Às
vezes começamos aprender algo, em nossas vidas, e não concluímos. E muitos
podem ser os exemplos. Podemos começar um curso de inglês e deixá-lo pela
metade. Ou podemos iniciar uma faculdade de engenharia e desistir dela nos primeiros
semestres. Em alguns casos, durante o percurso, somos capazes de identificar
que aquele não é o nosso caminho: não queremos aprender inglês e engenharia
nada tem a ver com a nossa vontade. Recomeçamos. E nessa acabamos nos
encontrando em um curso de espanhol ou francês ou descobrimos nossa “vocação”
cursando medicina veterinária ou biomedicina… No entanto, em outros tantos
casos essa desistência precoce e prematura não se dá porque aquela área não nos
encantou. Pelo contrário. Talvez estejamos enormemente encantados, só que a
nossa autocobrança excessiva nos impulsiona a iniciar um aprendizado com
a sensação de que já precisamos saber.

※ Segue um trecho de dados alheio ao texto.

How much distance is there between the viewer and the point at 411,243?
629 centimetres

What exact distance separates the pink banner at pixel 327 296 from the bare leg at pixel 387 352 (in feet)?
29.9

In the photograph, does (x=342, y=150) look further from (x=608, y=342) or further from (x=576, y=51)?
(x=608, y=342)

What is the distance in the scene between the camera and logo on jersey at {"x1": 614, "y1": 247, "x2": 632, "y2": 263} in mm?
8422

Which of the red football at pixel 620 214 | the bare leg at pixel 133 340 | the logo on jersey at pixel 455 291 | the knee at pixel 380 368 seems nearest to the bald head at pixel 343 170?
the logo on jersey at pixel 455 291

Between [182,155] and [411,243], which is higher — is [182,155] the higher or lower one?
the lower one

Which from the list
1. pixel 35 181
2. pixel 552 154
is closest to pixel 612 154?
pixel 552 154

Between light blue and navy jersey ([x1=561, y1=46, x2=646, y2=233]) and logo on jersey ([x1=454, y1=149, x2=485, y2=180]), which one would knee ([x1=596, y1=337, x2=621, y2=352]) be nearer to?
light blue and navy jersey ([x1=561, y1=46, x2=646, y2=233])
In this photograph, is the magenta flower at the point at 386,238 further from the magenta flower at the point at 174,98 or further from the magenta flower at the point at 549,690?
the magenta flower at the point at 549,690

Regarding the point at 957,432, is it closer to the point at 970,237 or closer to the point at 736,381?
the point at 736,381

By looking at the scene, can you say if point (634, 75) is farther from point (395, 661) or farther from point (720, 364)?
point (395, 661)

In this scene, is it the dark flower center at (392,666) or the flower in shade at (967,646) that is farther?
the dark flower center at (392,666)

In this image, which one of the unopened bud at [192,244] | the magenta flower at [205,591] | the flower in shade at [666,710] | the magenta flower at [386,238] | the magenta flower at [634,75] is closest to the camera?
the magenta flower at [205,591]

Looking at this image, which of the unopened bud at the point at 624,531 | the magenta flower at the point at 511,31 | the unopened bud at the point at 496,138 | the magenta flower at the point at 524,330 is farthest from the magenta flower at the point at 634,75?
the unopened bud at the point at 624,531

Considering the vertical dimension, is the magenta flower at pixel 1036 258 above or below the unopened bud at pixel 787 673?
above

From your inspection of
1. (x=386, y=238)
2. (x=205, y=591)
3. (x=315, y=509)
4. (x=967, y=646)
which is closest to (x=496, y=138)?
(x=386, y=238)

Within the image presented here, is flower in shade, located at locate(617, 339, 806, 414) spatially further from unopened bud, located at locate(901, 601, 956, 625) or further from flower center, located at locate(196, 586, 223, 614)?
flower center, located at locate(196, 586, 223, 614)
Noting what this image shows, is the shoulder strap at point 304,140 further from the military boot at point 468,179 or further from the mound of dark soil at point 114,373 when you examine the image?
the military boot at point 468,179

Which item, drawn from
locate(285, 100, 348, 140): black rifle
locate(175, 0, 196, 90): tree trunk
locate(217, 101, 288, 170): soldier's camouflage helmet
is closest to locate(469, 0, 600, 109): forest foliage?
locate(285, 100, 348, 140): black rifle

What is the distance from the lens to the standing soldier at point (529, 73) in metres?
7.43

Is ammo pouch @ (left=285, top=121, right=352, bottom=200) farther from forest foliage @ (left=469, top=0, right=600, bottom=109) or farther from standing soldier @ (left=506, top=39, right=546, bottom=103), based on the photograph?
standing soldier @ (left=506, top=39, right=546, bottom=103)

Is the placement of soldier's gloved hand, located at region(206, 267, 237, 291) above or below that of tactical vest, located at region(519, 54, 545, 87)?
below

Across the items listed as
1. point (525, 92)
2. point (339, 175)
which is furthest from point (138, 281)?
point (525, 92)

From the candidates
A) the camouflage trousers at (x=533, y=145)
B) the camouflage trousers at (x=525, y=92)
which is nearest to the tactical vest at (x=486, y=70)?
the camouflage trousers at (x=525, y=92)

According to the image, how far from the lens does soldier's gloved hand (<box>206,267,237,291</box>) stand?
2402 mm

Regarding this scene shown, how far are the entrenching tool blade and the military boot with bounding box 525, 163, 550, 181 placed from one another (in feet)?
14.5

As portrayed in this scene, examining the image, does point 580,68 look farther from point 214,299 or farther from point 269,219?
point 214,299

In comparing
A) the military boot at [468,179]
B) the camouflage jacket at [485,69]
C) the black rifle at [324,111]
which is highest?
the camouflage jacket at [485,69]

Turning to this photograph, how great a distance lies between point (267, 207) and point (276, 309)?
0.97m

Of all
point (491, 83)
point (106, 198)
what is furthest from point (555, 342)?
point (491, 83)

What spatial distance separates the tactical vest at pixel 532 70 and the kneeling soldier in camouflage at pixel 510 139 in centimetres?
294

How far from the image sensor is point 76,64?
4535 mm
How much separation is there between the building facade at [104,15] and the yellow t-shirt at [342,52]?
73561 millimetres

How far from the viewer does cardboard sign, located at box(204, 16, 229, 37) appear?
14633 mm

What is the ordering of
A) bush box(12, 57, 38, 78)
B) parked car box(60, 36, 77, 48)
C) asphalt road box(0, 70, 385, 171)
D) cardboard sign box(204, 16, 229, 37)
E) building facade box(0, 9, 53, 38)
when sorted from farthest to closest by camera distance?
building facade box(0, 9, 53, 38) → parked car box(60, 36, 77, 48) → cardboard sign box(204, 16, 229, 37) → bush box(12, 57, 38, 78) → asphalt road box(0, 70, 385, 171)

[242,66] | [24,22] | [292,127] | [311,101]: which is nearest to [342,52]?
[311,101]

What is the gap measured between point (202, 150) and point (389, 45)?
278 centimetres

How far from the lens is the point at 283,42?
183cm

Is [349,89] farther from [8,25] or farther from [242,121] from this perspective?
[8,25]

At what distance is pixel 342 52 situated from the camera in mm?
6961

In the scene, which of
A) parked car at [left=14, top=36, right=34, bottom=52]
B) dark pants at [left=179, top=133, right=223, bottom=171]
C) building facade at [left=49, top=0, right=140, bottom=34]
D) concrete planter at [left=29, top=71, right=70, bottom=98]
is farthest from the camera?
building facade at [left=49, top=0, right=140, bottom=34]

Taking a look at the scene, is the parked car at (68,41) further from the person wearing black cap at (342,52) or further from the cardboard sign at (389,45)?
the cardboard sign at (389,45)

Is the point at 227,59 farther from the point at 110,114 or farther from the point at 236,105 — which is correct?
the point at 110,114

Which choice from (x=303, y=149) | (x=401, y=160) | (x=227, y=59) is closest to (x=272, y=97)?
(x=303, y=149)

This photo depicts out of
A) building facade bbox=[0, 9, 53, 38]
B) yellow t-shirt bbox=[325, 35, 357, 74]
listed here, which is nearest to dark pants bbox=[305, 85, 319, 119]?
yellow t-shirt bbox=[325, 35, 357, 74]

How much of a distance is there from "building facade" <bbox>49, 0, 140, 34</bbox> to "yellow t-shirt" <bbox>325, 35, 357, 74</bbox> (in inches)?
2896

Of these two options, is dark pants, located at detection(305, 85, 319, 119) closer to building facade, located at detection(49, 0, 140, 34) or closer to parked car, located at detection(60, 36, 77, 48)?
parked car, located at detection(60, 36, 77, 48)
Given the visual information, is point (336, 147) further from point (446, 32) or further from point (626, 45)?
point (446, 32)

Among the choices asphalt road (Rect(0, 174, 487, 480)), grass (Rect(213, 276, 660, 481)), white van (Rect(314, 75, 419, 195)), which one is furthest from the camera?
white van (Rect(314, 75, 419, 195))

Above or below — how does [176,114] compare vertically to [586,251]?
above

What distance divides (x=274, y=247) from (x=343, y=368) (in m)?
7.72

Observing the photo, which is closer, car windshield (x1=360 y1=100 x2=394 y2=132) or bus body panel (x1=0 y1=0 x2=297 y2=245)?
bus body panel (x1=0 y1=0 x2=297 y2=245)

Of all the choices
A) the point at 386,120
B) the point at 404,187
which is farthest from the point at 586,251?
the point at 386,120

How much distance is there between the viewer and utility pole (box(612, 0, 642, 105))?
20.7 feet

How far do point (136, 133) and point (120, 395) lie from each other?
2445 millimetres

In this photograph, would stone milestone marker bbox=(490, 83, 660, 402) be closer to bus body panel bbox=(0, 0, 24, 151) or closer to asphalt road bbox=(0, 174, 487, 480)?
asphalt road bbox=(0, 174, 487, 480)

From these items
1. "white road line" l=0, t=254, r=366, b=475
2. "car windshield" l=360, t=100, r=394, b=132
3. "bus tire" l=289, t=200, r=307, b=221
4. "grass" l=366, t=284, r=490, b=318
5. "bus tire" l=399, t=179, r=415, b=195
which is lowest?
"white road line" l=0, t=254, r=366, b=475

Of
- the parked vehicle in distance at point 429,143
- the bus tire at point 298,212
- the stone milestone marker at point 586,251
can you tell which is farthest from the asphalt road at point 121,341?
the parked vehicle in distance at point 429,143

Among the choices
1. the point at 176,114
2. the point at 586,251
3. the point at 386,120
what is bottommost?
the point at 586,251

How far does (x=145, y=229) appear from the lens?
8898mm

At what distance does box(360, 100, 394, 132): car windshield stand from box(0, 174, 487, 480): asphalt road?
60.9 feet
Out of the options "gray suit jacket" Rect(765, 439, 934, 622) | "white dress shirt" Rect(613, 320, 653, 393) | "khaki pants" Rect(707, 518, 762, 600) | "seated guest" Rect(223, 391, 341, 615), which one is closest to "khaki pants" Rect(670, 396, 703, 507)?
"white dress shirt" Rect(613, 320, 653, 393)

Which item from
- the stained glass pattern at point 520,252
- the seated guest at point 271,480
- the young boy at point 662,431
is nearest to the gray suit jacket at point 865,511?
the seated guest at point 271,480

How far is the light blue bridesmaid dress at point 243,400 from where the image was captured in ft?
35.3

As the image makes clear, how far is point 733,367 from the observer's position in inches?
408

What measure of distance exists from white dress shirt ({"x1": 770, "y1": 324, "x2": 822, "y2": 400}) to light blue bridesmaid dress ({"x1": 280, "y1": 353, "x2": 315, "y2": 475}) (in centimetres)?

Desistimos do inglês porque não
falamos fluentemente e sentimos desconfortos por esse fato nos confrontar na
idealização de perfeição que temos feito a nosso respeito. Ou desistimos da
engenharia porque, diferente de nossos professores admirados, não conseguimos
ter aquelas robustas fórmulas na ponta da língua. Em suma, a perfeição nos
paralisa.
E
eu consegui ter essa compreensão em uma sessão de terapia. Confessei à minha
psicóloga que estava com dificuldade de continuar determinado projeto e, então,
refletimos sobre o quanto o meu pensamento de “ter que saber” algo que
ainda nem aprendi estava dificultando o meu lado aprendiz de florescer. E é
exatamente isso. Precisamos de humildade e sutileza. Precisamos reconhecer
que, ao dar os primeiros passos, não somos como aquele que já caminhou mil! Não
temos o seu conhecimento, nem a sua experiência, como podemos nos exigir
algo assim? As coisas mudam quando o nosso olhar para com o nosso
processo também muda. Se respeitamos a nossa condição, a nossa posição, se
verdadeiramente reconhecemos os nossos limites naquele momento e trabalhamos a
partir disso, entendemos que ainda não somos fluentes no Inglês nem temos o
domínio dos professores de engenharia, mas, em nosso tempo e em nosso ritmo,
procuraremos nos desenvolver para que a fala flua tranquila e os cálculos sejam
feitos com a mesma naturalidade de alguém que, depois de anos treinando, dança
linda, suave e encantadoramente! Mas perceba o que disse: depois de anos
treinando! O mais belo bailarino e a mais admirável bailarina não
nasceram assim: construíram-se superando dificuldades, erros, fraquezas e
falhas até se tornarem quem são!
Deixe
de lado o “ter que saber” e assuma a bênção que é não saber. Pois,
uma vez sem saber, significa que você terá um universo de possibilidades a
conhecer. E isso, garanto, é maravilhosamente empolgante!
(Texto
de Amilton Júnior - @c.d.vida)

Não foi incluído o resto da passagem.